# Exercise aim
Rewrite the records below with every "knee pad" changed to "knee guard" and everything else left unchanged.

(Collection entries)
-- Start --
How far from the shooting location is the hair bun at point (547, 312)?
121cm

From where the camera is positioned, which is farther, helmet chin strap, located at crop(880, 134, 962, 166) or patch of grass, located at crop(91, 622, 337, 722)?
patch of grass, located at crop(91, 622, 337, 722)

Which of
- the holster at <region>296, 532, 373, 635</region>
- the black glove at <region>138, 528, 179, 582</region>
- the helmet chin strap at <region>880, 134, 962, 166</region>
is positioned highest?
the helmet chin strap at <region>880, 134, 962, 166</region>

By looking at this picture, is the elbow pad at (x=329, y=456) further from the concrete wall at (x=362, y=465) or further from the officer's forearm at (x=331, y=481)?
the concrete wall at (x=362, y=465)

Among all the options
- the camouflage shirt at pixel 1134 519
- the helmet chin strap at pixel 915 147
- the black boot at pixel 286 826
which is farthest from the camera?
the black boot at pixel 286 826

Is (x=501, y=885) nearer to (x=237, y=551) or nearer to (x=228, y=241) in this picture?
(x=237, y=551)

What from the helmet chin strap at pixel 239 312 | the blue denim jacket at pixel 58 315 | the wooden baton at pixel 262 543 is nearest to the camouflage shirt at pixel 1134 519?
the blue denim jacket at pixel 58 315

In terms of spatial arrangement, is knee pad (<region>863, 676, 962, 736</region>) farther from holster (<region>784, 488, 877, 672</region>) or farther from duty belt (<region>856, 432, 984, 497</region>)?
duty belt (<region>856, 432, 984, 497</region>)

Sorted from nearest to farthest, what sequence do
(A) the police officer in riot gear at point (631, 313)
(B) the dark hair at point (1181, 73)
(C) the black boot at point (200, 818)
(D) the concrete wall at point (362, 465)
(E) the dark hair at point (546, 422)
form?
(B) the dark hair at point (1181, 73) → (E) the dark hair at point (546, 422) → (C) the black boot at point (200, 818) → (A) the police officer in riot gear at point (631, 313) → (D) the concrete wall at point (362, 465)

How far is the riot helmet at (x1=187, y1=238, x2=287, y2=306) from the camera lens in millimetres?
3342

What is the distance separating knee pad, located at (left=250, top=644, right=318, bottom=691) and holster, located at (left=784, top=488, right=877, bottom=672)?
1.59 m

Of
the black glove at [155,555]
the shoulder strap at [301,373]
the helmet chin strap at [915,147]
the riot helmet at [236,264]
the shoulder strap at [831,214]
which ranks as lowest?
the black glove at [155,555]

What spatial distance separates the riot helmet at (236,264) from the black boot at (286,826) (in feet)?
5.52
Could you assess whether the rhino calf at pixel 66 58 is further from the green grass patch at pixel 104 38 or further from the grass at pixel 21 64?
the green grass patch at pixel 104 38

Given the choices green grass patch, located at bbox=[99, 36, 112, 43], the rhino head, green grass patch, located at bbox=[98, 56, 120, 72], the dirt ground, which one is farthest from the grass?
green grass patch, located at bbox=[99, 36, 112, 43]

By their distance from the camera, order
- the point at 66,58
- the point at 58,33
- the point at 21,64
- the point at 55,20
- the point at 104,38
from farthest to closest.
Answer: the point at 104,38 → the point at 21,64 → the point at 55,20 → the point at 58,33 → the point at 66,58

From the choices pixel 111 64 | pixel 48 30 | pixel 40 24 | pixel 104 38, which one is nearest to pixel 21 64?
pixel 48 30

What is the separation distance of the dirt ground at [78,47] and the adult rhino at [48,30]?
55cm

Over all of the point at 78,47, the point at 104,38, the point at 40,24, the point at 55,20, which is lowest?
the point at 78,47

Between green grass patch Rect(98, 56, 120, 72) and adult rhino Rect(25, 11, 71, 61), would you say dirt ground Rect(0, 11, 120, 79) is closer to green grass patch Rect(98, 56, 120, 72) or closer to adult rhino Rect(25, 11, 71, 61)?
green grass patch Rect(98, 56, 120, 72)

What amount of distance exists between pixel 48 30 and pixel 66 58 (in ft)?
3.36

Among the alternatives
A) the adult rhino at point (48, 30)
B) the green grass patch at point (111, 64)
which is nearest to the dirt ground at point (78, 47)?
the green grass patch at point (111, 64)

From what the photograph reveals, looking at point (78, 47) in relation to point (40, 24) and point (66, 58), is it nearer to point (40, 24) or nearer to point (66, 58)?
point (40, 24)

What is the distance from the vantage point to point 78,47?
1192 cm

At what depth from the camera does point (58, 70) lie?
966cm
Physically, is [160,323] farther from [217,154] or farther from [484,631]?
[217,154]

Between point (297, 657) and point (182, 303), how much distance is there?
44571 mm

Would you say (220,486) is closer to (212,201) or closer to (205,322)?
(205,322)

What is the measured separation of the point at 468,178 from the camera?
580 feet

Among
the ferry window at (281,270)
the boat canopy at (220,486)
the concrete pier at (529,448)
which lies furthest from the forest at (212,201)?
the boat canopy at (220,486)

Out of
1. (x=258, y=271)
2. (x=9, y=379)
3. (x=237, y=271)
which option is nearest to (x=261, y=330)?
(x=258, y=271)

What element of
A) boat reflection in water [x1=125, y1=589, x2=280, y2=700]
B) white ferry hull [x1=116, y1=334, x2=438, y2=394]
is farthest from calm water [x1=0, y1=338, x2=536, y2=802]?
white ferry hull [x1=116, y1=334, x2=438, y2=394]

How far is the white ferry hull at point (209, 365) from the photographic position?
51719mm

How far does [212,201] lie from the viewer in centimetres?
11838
-- End --
# Answer to this problem
How far from the shooting location is the hair bun at point (547, 312)?
121cm

From where the camera is positioned, which is farther, helmet chin strap, located at crop(880, 134, 962, 166) or patch of grass, located at crop(91, 622, 337, 722)?
patch of grass, located at crop(91, 622, 337, 722)

Which of
- the holster at <region>296, 532, 373, 635</region>
- the black glove at <region>138, 528, 179, 582</region>
- the helmet chin strap at <region>880, 134, 962, 166</region>
is positioned highest?
the helmet chin strap at <region>880, 134, 962, 166</region>

By looking at this picture, is the elbow pad at (x=329, y=456) further from the concrete wall at (x=362, y=465) or further from the officer's forearm at (x=331, y=481)?
the concrete wall at (x=362, y=465)

Among all the options
- the camouflage shirt at pixel 1134 519
- the helmet chin strap at pixel 915 147
- the black boot at pixel 286 826
which is farthest from the camera?
the black boot at pixel 286 826

Is (x=501, y=885) nearer to (x=237, y=551) or nearer to (x=228, y=241) in this picture?
(x=237, y=551)

What from the helmet chin strap at pixel 239 312 | the blue denim jacket at pixel 58 315 | the wooden baton at pixel 262 543 is nearest to the camouflage shirt at pixel 1134 519?
the blue denim jacket at pixel 58 315

In terms of spatial arrangement, is knee guard (<region>863, 676, 962, 736</region>) farther from holster (<region>784, 488, 877, 672</region>) or farther from duty belt (<region>856, 432, 984, 497</region>)?
duty belt (<region>856, 432, 984, 497</region>)

Sorted from nearest to farthest, what sequence do
(A) the police officer in riot gear at point (631, 313)
(B) the dark hair at point (1181, 73)
(C) the black boot at point (200, 818)
(D) the concrete wall at point (362, 465)
(E) the dark hair at point (546, 422)
form?
(B) the dark hair at point (1181, 73) → (E) the dark hair at point (546, 422) → (C) the black boot at point (200, 818) → (A) the police officer in riot gear at point (631, 313) → (D) the concrete wall at point (362, 465)

How far is the riot helmet at (x1=187, y1=238, x2=287, y2=306) from the camera lens in millimetres?
3342

What is the distance separating knee guard, located at (left=250, top=644, right=318, bottom=691) and holster, located at (left=784, top=488, right=877, bottom=672)?
1.59 m

Of
the black glove at [155,555]
the shoulder strap at [301,373]
the helmet chin strap at [915,147]
the riot helmet at [236,264]
the shoulder strap at [831,214]
which ranks as lowest?
the black glove at [155,555]

What spatial distance separates the riot helmet at (236,264) from the black boot at (286,826) (in feet)?
5.52
Could you assess whether the rhino calf at pixel 66 58 is further from the green grass patch at pixel 104 38 or further from the grass at pixel 21 64?
the green grass patch at pixel 104 38

Given the choices green grass patch, located at bbox=[99, 36, 112, 43], the rhino head, green grass patch, located at bbox=[98, 56, 120, 72], the dirt ground, which one is farthest from the grass?
green grass patch, located at bbox=[99, 36, 112, 43]

By their distance from the camera, order
- the point at 66,58
- the point at 58,33
- the point at 21,64
- the point at 55,20
- the point at 104,38
from farthest to closest.
Answer: the point at 104,38 → the point at 21,64 → the point at 55,20 → the point at 58,33 → the point at 66,58

From the choices pixel 111 64 | pixel 48 30 | pixel 40 24 | pixel 104 38, which one is nearest to pixel 21 64?
pixel 48 30

What is the separation distance of the dirt ground at [78,47] and the adult rhino at [48,30]?
55cm

Over all of the point at 78,47, the point at 104,38, the point at 40,24, the point at 55,20, which is lowest?
the point at 78,47

Between green grass patch Rect(98, 56, 120, 72) and adult rhino Rect(25, 11, 71, 61), would you say dirt ground Rect(0, 11, 120, 79) is closer to green grass patch Rect(98, 56, 120, 72) or closer to adult rhino Rect(25, 11, 71, 61)?
green grass patch Rect(98, 56, 120, 72)

What amount of distance exists between pixel 48 30 and pixel 66 58 (in ft)?
3.36

Among the alternatives
A) the adult rhino at point (48, 30)
B) the green grass patch at point (111, 64)
which is nearest to the dirt ground at point (78, 47)?
the green grass patch at point (111, 64)

From what the photograph reveals, looking at point (78, 47) in relation to point (40, 24) and point (66, 58), is it nearer to point (40, 24) or nearer to point (66, 58)?
point (40, 24)

What is the distance from the vantage point to point 78,47?
1192 cm

At what depth from the camera does point (58, 70) lie?
966cm
Physically, is [160,323] farther from [217,154] or farther from [484,631]?
[217,154]

Between point (297, 657) and point (182, 303), how much distance is there?
44571 mm

Would you say (220,486) is closer to (212,201) or closer to (205,322)?
(205,322)

What is the measured separation of the point at 468,178 from the camera?
580 feet

Among
the ferry window at (281,270)
the boat canopy at (220,486)
the concrete pier at (529,448)
which lies furthest from the forest at (212,201)?
the boat canopy at (220,486)

Out of
1. (x=258, y=271)
2. (x=9, y=379)
3. (x=237, y=271)
which option is nearest to (x=261, y=330)?
(x=258, y=271)

What element of
A) boat reflection in water [x1=125, y1=589, x2=280, y2=700]
B) white ferry hull [x1=116, y1=334, x2=438, y2=394]
is farthest from calm water [x1=0, y1=338, x2=536, y2=802]?
white ferry hull [x1=116, y1=334, x2=438, y2=394]

How far is the white ferry hull at point (209, 365) from the photographic position?
51719mm

How far does [212,201] lie from the viewer in centimetres?
11838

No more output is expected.